А вот вчерашняя барышня – другая, скромная, не заносчивая, приветливая. Да и в вагон она не вошла, а, будто птица, впорхнула. Сразу «добрый вечер» сказала, улыбнулась, глаза большие, грустные. Жаль, что потом она от чая отказалась. Не надо, мол, благодарю, тут у вас минеральная вода есть.
Хотя для нее Ковшов был бы рад стараться. Под чаек и открыточку, специально припасенную, попросил бы подписать. Но не сложилось. Сразу после Твери его вызвали в штабной вагон. А потом Геннадий зашел в вагон-ресторан, где девчонки в компьютере ему все про эту пассажирку выяснили. Оказалось, что балерина. Вот оно как! Позже, вернувшись в вагон, стучаться в ее купе Ковшов не решился, неудобно, пассажирка наверняка отдыхает. Так что Геннадий Юрьевич надеялся на утро, заранее переделав все свои дела. Пассажиров было немного, и вагон его всегда образцовый: на ковровой дорожке ни пылинки, в купе – освежители, в туалете и бумага, и полотенца, и жидкое мыло.

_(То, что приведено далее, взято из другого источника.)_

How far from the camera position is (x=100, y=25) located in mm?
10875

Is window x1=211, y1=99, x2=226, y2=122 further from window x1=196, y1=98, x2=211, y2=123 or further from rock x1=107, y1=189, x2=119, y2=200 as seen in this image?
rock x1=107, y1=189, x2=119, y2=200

Теперь, со спокойной совестью сидя у себя в проводницкой и глядя на плывущие за окном унылые питерские пригороды, Ковшов придумывал, как бы лучше обратиться к балерине, чтоб она не только автограф ему дала, но и от совместного фото не отказалась. Жаль только, что вся эта богема поспать очень любит, прям от подушки не оторвешь.
– Этой твоей коллекции лет через десять цены не будет. Продашь и заживешь, – увещевала вдового Ковшова пышненькая миловидная соседка Рая. – А потом, глядишь, пригласят в телешоу выступать.
Забывшись, Геннадий Юрьевич погрузился в грезы.